→ OBJETIVO DA TAREFA:
Retome o texto sobre os riscos da automedicação logo após a última frase apresentada.

→ TRECHO DO DOCUMENTO:
**********

RISCO: 77% dos brasileiros faz uso de medicamentos "sem orientação médica"


Neste momento de pandemia, a automedicação levanta preocupações em órgãos como a Agência Nacional de Vigilância Sanitária (Anvisa), sobre os riscos reais dessa prática, que pode causar reações graves, inclusive óbitos.

Dados do Conselho Federal de Medicina indicam que 77% dos brasileiros fazem o uso de medicamentos sem qualquer orientação médica.

AUTOMEDICAÇÃO

Automedicar-se é o ato de ingerir remédios para aliviar sintomas, sem qualquer orientação médica no diagnóstico, prescrição ou acompanhamento do tratamento. 

A disponibilidade de informações médicas na internet cria um ambiente propício para a pessoa fazer diagnóstico e se medicar por conta própria.

COMPLICAÇÕES DE SE AUTOMEDICAR

Todo remédio possui efeitos colaterais e, quando ingerido de forma incorreta, pode causar mais malefícios que benefícios ao organismo. Fique atento às possíveis complicações:

Intoxicação - usar doses inadequadas de remédios pode causar diversos impactos na saúde, desde a ineficácia do tratamento, até overdose da substância no organismo, que leva a intoxicação.

**********

Entradas de dados armazenadas

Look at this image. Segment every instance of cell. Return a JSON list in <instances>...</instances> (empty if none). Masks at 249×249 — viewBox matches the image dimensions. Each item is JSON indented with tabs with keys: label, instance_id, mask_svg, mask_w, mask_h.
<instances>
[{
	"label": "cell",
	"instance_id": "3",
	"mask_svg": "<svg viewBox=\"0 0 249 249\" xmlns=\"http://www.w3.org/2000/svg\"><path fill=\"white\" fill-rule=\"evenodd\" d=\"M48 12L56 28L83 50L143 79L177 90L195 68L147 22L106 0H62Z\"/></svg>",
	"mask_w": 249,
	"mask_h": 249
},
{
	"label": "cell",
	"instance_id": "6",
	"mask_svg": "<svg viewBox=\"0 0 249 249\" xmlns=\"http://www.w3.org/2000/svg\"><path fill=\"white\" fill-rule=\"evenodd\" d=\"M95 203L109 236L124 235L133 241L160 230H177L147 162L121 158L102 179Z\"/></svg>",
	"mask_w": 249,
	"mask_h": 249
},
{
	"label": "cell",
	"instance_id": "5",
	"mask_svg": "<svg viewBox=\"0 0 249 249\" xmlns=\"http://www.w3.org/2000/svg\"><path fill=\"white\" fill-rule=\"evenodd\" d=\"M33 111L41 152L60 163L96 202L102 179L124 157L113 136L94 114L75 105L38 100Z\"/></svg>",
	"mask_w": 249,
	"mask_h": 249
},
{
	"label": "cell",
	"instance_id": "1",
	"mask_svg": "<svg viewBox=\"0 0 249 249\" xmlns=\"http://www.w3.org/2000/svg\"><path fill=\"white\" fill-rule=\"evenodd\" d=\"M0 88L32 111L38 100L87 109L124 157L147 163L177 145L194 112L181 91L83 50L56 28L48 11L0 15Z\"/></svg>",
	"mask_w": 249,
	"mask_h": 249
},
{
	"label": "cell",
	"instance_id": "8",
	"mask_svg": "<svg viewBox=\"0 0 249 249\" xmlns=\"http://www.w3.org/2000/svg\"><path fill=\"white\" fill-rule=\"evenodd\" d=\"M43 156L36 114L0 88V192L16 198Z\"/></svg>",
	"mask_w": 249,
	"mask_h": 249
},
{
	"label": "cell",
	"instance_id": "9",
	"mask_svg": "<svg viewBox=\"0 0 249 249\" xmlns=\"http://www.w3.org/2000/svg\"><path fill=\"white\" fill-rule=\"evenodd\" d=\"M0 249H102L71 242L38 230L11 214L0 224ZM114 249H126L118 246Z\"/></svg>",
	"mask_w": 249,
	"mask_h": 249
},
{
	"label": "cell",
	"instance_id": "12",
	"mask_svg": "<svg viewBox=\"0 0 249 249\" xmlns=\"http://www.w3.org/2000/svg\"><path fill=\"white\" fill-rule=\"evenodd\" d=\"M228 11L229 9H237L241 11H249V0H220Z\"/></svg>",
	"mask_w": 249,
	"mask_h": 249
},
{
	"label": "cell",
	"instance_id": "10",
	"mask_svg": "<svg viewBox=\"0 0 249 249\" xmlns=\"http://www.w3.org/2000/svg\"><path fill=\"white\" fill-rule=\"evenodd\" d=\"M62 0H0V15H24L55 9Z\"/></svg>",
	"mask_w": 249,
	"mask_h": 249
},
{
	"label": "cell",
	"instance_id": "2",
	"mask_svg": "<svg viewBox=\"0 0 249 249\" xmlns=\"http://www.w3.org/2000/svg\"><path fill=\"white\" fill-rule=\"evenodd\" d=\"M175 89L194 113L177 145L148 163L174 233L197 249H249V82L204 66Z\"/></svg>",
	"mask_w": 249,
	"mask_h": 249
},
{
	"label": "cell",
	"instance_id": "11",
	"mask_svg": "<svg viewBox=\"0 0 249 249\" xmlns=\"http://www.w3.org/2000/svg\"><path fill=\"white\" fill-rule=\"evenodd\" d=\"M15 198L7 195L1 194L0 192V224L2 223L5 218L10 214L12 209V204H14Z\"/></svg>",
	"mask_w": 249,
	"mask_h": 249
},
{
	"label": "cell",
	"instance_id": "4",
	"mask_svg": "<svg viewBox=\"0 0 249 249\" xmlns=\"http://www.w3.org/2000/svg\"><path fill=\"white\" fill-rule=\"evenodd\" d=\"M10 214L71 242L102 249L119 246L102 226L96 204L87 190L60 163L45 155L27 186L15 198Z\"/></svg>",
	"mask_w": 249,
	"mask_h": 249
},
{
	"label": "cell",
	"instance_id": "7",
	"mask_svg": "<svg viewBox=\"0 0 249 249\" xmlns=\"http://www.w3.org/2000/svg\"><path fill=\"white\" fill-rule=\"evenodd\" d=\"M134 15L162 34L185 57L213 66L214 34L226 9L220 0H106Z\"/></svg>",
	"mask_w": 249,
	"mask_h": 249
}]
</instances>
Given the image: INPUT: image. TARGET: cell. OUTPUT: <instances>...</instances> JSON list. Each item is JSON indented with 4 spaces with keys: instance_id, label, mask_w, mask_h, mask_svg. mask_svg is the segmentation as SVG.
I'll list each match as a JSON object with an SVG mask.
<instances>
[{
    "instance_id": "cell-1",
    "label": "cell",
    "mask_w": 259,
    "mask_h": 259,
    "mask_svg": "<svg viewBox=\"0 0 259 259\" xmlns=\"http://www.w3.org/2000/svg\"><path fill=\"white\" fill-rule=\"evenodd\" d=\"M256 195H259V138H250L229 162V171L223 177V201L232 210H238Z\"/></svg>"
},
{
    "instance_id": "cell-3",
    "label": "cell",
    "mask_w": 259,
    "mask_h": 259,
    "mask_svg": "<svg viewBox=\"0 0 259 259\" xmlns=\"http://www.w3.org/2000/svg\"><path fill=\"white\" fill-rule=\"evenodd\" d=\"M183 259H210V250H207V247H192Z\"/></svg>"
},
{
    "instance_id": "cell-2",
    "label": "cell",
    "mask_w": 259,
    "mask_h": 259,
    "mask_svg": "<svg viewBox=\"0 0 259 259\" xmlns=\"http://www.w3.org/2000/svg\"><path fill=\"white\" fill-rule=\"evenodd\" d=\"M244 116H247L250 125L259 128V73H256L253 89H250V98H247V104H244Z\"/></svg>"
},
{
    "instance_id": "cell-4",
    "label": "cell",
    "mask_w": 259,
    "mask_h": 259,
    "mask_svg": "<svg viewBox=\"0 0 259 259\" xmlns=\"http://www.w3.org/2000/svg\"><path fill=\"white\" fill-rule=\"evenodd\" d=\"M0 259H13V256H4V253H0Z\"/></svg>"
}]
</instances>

**********

→ RESPOSTA:
Interação medicamentosa - há risco de um medicamento ingerido reagir em contato com outro que a pessoa usa de forma contínua. Neste caso, um pode anular ou potencializar os efeitos do outro.

Alívio dos sintomas que mascara o diagnóstico correto da doença - usar remédios para aliviar imediatamente dor e mal-estar pode esconder a real causa daqueles sintomas. Dessa forma, a doença não é tratada corretamente e pode se agravar.

Reação alérgica - ingerir medicamentos que não foram prescritos por um profissional da saúde pode causar reações não esperadas no organismo.

Dependência - algumas substâncias proporcionam mais chances de vício quando tomadas em doses incorretas e por tempo além do indicado por um médico.

Resistência ao medicamento - o uso indiscriminado de um remédio pode facilitar o aumento da resistência dos microrganismos àquela substância. No caso dos antibióticos, por exemplo, pode prejudicar a eficácia de tratamentos em infecções futuras.